Wednesday, November 21, 2012

The Cosmonaut Can't Be Sam Kinison

The reader replies to my last posting:
"I was a few degrees from the warlord fantasy, however I think the problem was actually getting myself to believe the simple fantasy I came up with, so a more fantastic fantasy might not have helped.  I really think I would have been fine if I could have convinced myself it was my old buddy or a kind relative in the next room watching TV. I just couldn't sell it to myself, which is what I need to work on, I believe."
I see my mistake. I've appeared to be selling this as some sort of self-help "solution". But it's not that. I've left out an essential step: first, you need to recognize, at some level, that the key to life is learning to want what you get rather than learning to get what you want. It's only useful for those who've already developed (or been born with) a bit of equanimity; who've already sanely realized that (as I wrote here): "Amid all the childish Sturm und Drang in a world where petty, arbitrary predilections are grasped for with utter tenacity - and little lasting satisfaction - it seems impossible to escape the conclusion that, really, it hardly matters, one way or the other."

You have to really feel that. Otherwise, you'll imagine this is about tricking yourself into believing that "bad" things are really "good" things. If you see those labels as absolutely ironclad, none of this is for you. In fact, the labeling is the problem! Equanimity is the capacity for loosening up on that labeling.

There are two paths to equanimity: via meditation, or via lots of abrasive time spent in a state of agitated frustration with the obvious ineffectiveness of one's toy steering wheel. Either route eventually alleviates the compulsion to viscerally need this or that result. It releases the delusion of control; it's not a shiny new means for imposing control.

The problem is that a bit of perspective and equanimity won't completely settle everything on a dime. Hormones and emotions and memories and the oceans of unconscious urges and fears remain in play. Also, we tend to forget and flip back, because old habits die hard. It's at times like this that the Cosmonaut/Warlord move helps. It's a dab of emotional salve allowing our bodies, emotions, and unconsciousness to catch up with our wisdom.

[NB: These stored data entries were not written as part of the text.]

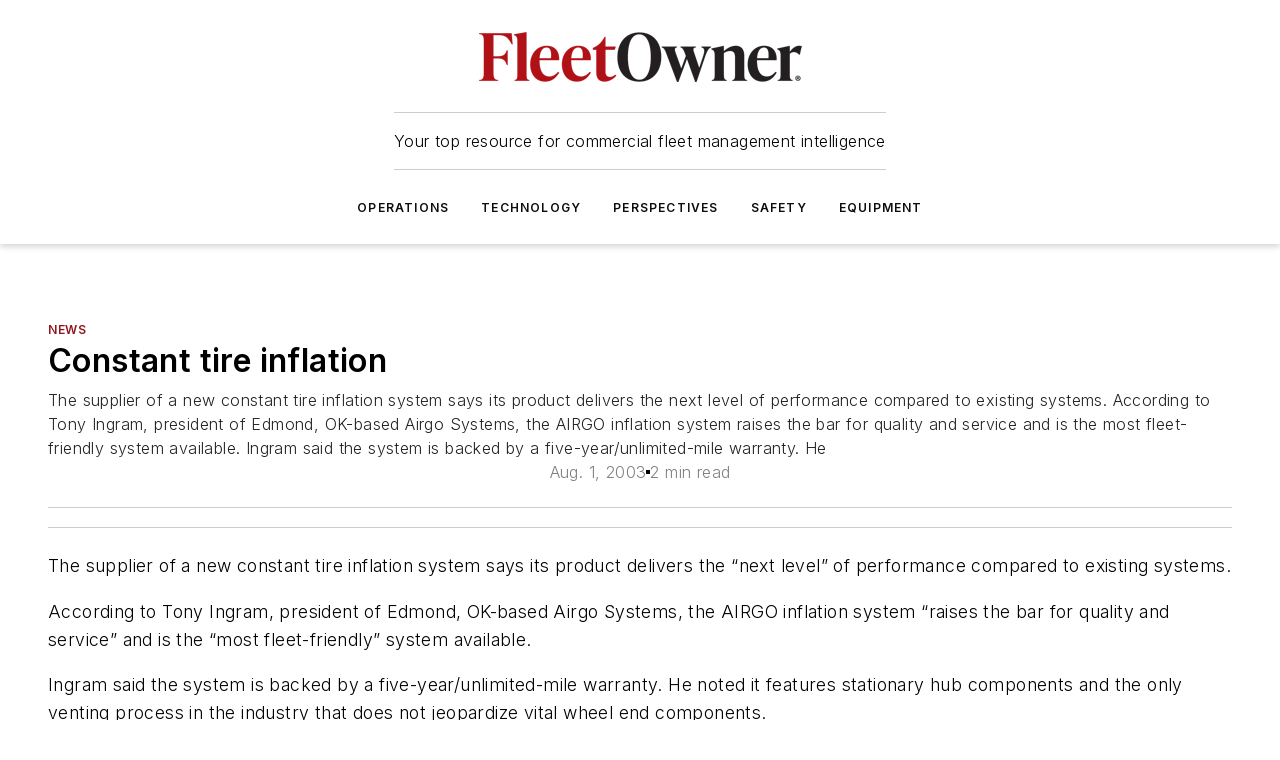

--- FILE ---
content_type: text/javascript; charset=utf-8
request_url: https://www.fleetowner.com/_nuxt/WebSubscribeNew-BfP_E6BN.mjs
body_size: 208
content:
import{Y as m,bp as f,d as c,e as r,f as a,j as b,r as S,h as _,t as l,i as t,bc as h,bq as p}from"#entry";const x={class:"ebm-web-subscribe"},g={class:"web-subscribe-content"},w={class:"web-subscribe-header"},y={key:0,class:"web-subscribe-subtext"},T={__name:"WebSubscribeNew",props:{headerText:{type:String,default:"Sign up for our eNewsletters"},subtext:{type:String,default:"Get the latest news and updates"},buttonText:{type:String,default:"Sign Up"},colorScheme:{type:String,default:"default"}},setup(e){const i=e,s=m(null),o=f().getStyles(i.colorScheme);return(N,n)=>{const u=h,d=p;return r(),c("div",x,[a("div",g,[a("div",w,[S(l(e.headerText)+" ",1),e.subtext?(r(),c("div",y,l(e.subtext),1)):_("",!0)]),b(u,{class:"web-subscribe-button",label:e.buttonText,mode:t(o)?.buttonMode,color:t(o)?.buttonColor,icon:"mdi:arrow-right","icon-position":"right",size:"large",onClick:n[0]||(n[0]=k=>t(s).open())},null,8,["label","mode","color"]),b(d,{ref_key:"subscribePane",ref:s},null,512)])])}}};export{T as default};
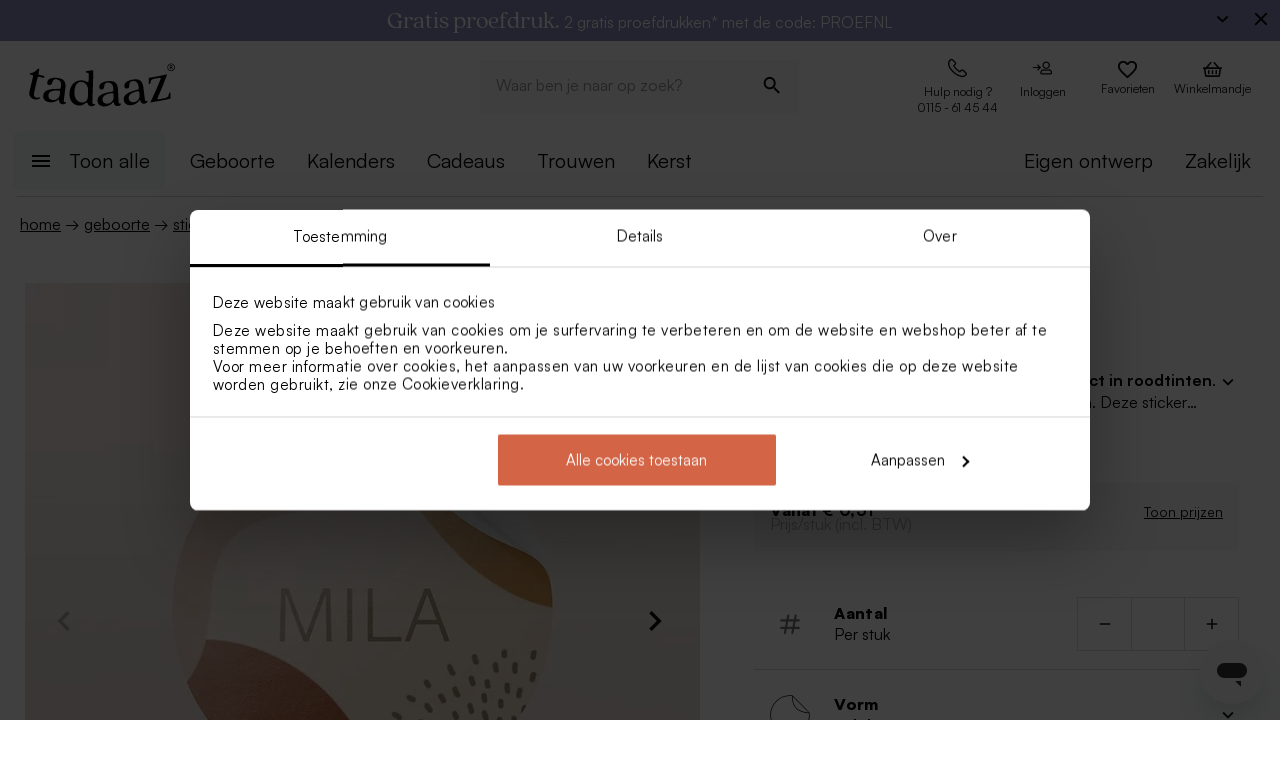

--- FILE ---
content_type: application/javascript; charset=UTF-8
request_url: https://tadaaz.nl/_next/static/chunks/runtime-fbf405b3d9048476.js
body_size: 2569
content:
(()=>{"use strict";var e,t,r,a,n,o,d,c,f={},i={};function l(e){var t=i[e];if(void 0!==t)return t.exports;var r=i[e]={id:e,loaded:!1,exports:{}},a=!0;try{f[e].call(r.exports,r,r.exports,l),a=!1}finally{a&&delete i[e]}return r.loaded=!0,r.exports}l.m=f,l.amdO={},e=[],l.O=(t,r,a,n)=>{if(!r){var o=1/0;for(i=0;i<e.length;i++){for(var[r,a,n]=e[i],d=!0,c=0;c<r.length;c++)(!1&n||o>=n)&&Object.keys(l.O).every((e=>l.O[e](r[c])))?r.splice(c--,1):(d=!1,n<o&&(o=n));if(d){e.splice(i--,1);var f=a();void 0!==f&&(t=f)}}return t}n=n||0;for(var i=e.length;i>0&&e[i-1][2]>n;i--)e[i]=e[i-1];e[i]=[r,a,n]},l.n=e=>{var t=e&&e.__esModule?()=>e.default:()=>e;return l.d(t,{a:t}),t},r=Object.getPrototypeOf?e=>Object.getPrototypeOf(e):e=>e.__proto__,l.t=function(e,a){if(1&a&&(e=this(e)),8&a)return e;if("object"==typeof e&&e){if(4&a&&e.__esModule)return e;if(16&a&&"function"==typeof e.then)return e}var n=Object.create(null);l.r(n);var o={};t=t||[null,r({}),r([]),r(r)];for(var d=2&a&&e;"object"==typeof d&&!~t.indexOf(d);d=r(d))Object.getOwnPropertyNames(d).forEach((t=>o[t]=()=>e[t]));return o.default=()=>e,l.d(n,o),n},l.d=(e,t)=>{for(var r in t)l.o(t,r)&&!l.o(e,r)&&Object.defineProperty(e,r,{enumerable:!0,get:t[r]})},l.f={},l.e=e=>Promise.all(Object.keys(l.f).reduce(((t,r)=>(l.f[r](e,t),t)),[])),l.u=e=>1643===e?"static/chunks/1643-d8978756902f17aa.js":668===e?"static/chunks/668-9fa1090b44e79473.js":1849===e?"static/chunks/1849-fabc74c99dd8cacd.js":6427===e?"static/chunks/6427-590b79adecb655e0.js":"static/chunks/"+e+"."+{727:"507c7d4e6fa3d425",731:"ac17cb9c3f7815e8",914:"16043eca52956045",1282:"405fe47f3e901f75",1294:"98eef9b8b08e54ae",2129:"68382e162005140d",2489:"231753dda6956cb5",2506:"1f1072f7aa6cd723",2575:"8e7f562eddc803e3",2919:"183796bbb5865431",3583:"4a71b651ddae53a1",3750:"0da5afd6c437d203",3960:"982940f505ebf90b",4029:"b9d38b3b408488ab",4914:"b3731a2353f9eab3",4956:"8e7f562eddc803e3",5127:"e6595e79cdbafa3f",5360:"de46b2280e36038e",5507:"1cc0aa6026a8dbe1",5736:"eb2dd2be367731c4",5777:"0a964cf7ba6c68d9",6363:"e0fe29048cebad4a",6540:"7a91cee015746816",6604:"4121c9c813b8de00",7057:"9e489e7a0a091404",7214:"8699293105d6b860",7321:"deb71c822fa92c5e",7508:"70c5acb019fced35",7586:"5087a2e8c3575a8b",7985:"65addeecda8ee97f",8036:"b566c811a0684d63",8946:"6b28c9c4adc188e0",9592:"21d5625d23f54009",9839:"c58b36b639f7bacd"}[e]+".js",l.miniCssF=e=>"static/css/a017626d035aaf5c.css",l.g=function(){if("object"==typeof globalThis)return globalThis;try{return this||new Function("return this")()}catch(e){if("object"==typeof window)return window}}(),l.o=(e,t)=>Object.prototype.hasOwnProperty.call(e,t),a={},n="_N_E:",l.l=(e,t,r,o)=>{if(a[e])a[e].push(t);else{var d,c;if(void 0!==r)for(var f=document.getElementsByTagName("script"),i=0;i<f.length;i++){var s=f[i];if(s.getAttribute("src")==e||s.getAttribute("data-webpack")==n+r){d=s;break}}d||(c=!0,(d=document.createElement("script")).charset="utf-8",d.timeout=120,l.nc&&d.setAttribute("nonce",l.nc),d.setAttribute("data-webpack",n+r),d.src=l.tu(e)),a[e]=[t];var u=(t,r)=>{d.onerror=d.onload=null,clearTimeout(b);var n=a[e];if(delete a[e],d.parentNode&&d.parentNode.removeChild(d),n&&n.forEach((e=>e(r))),t)return t(r)},b=setTimeout(u.bind(null,void 0,{type:"timeout",target:d}),12e4);d.onerror=u.bind(null,d.onerror),d.onload=u.bind(null,d.onload),c&&document.head.appendChild(d)}},l.r=e=>{"undefined"!=typeof Symbol&&Symbol.toStringTag&&Object.defineProperty(e,Symbol.toStringTag,{value:"Module"}),Object.defineProperty(e,"__esModule",{value:!0})},l.nmd=e=>(e.paths=[],e.children||(e.children=[]),e),l.tt=()=>(void 0===o&&(o={createScriptURL:e=>e},"undefined"!=typeof trustedTypes&&trustedTypes.createPolicy&&(o=trustedTypes.createPolicy("nextjs#bundler",o))),o),l.tu=e=>l.tt().createScriptURL(e),l.p="/_next/",d=e=>new Promise(((t,r)=>{var a=l.miniCssF(e),n=l.p+a;if(((e,t)=>{for(var r=document.getElementsByTagName("link"),a=0;a<r.length;a++){var n=(d=r[a]).getAttribute("data-href")||d.getAttribute("href");if("stylesheet"===d.rel&&(n===e||n===t))return d}var o=document.getElementsByTagName("style");for(a=0;a<o.length;a++){var d;if((n=(d=o[a]).getAttribute("data-href"))===e||n===t)return d}})(a,n))return t();((e,t,r,a)=>{var n=document.createElement("link");n.rel="stylesheet",n.type="text/css",n.onerror=n.onload=o=>{if(n.onerror=n.onload=null,"load"===o.type)r();else{var d=o&&("load"===o.type?"missing":o.type),c=o&&o.target&&o.target.href||t,f=new Error("Loading CSS chunk "+e+" failed.\n("+c+")");f.code="CSS_CHUNK_LOAD_FAILED",f.type=d,f.request=c,n.parentNode.removeChild(n),a(f)}},n.href=t,function(e){if("function"==typeof _N_E_STYLE_LOAD){const{href:t,onload:r,onerror:a}=e;_N_E_STYLE_LOAD(0===t.indexOf(window.location.origin)?new URL(t).pathname:t).then((()=>null==r?void 0:r.call(e,{type:"load"})),(()=>null==a?void 0:a.call(e,{})))}else document.head.appendChild(e)}(n)})(e,n,t,r)})),c={9121:0},l.f.miniCss=(e,t)=>{c[e]?t.push(c[e]):0!==c[e]&&{7590:1}[e]&&t.push(c[e]=d(e).then((()=>{c[e]=0}),(t=>{throw delete c[e],t})))},(()=>{var e={9121:0};l.f.j=(t,r)=>{var a=l.o(e,t)?e[t]:void 0;if(0!==a)if(a)r.push(a[2]);else if(/^(7590|9121)$/.test(t))e[t]=0;else{var n=new Promise(((r,n)=>a=e[t]=[r,n]));r.push(a[2]=n);var o=l.p+l.u(t),d=new Error;l.l(o,(r=>{if(l.o(e,t)&&(0!==(a=e[t])&&(e[t]=void 0),a)){var n=r&&("load"===r.type?"missing":r.type),o=r&&r.target&&r.target.src;d.message="Loading chunk "+t+" failed.\n("+n+": "+o+")",d.name="ChunkLoadError",d.type=n,d.request=o,a[1](d)}}),"chunk-"+t,t)}},l.O.j=t=>0===e[t];var t=(t,r)=>{var a,n,[o,d,c]=r,f=0;if(o.some((t=>0!==e[t]))){for(a in d)l.o(d,a)&&(l.m[a]=d[a]);if(c)var i=c(l)}for(t&&t(r);f<o.length;f++)n=o[f],l.o(e,n)&&e[n]&&e[n][0](),e[n]=0;return l.O(i)},r=self.webpackChunk_N_E=self.webpackChunk_N_E||[];r.forEach(t.bind(null,0)),r.push=t.bind(null,r.push.bind(r))})()})();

It's a way to sooth errant wafts of anxiety, just as we lull children - innate sweet-sleepers who can nonetheless get worked into tizzies from their comparatively mild little anxieties - via bedtime stories and teddy bears. Most grown-ups are too encrusted with aggregated urges and aversions to benefit much from mere lulling.

If the cosmonaut were, like, Sam Kinison, this move wouldn't have helped in the least. The cosmonaut didn't say "I'd better figure out what to do so I don't go berserk from that GODDAM BEEPING! I know....maybe I'll pretend it's friggin' angels or something so I won't be bothered by that GODDAM BEEPING anymore!" It's not a move to exert control by pretending to want what you get! It's not reprogramming. It's just a playful gambit to shift perspective. But if you can't for the life of you see that beeping is, on one level, just beeping - if you make your annoyance paramount, and decide that beeping just inescapably sucks - then you're stuck. No mere trickery can help you flip. You'll die in the space capsule with your face twisted into a tortured grimace.
"I definitely need to put more effort into it.  I think I will start meditating and see if that helps me control where my thoughts go."
Let me save you time. You can't. We don't think our thoughts. They just appear, wafting up from deep unconsciousness; from deep in the crud. The answer isn't to try to better control it all, but to flip to the extreme opposite tack - letting things be. And meditation brings a letting go - the very opposite of control. So beware (but don't worry; you won't fall, you'll float)!
"I can see how it will be a handicap if I can't tame my brain to allow me to sleep with a little TV in the background."
You can relieve your bondage to your chattering brain via meditation. But nothing short of a lobotomy can "tame" your brain. Remember, it's all crud, down to the very core. Don't polish the turd, just escape self-delusion by recognizing the futility of straining for a given result. Recognize that it's about calmly playing the hand you're dealt. Do as my GPS does whenever circumstances don't match with preference: recalculate!
"Yeah, next time I'll tell them to knock it off.  That's part of the problem, they are a constant nuisance so the moment I hear that TV (music, partying etc.) I go straight to super pissed because there is a history with them.
Going inward to avoid the friction and pain of external interaction is a very bad idea. It will just atrophy your real-world skills - your ability to calmly play the hand you're dealt. And telling yourself fantastic stories to empower inward escapism is worse still. That's a route to madness. The cosmonaut wasn't looking for an easy escape from a challenging problem. He was just beautifully accepting what he truly couldn't change.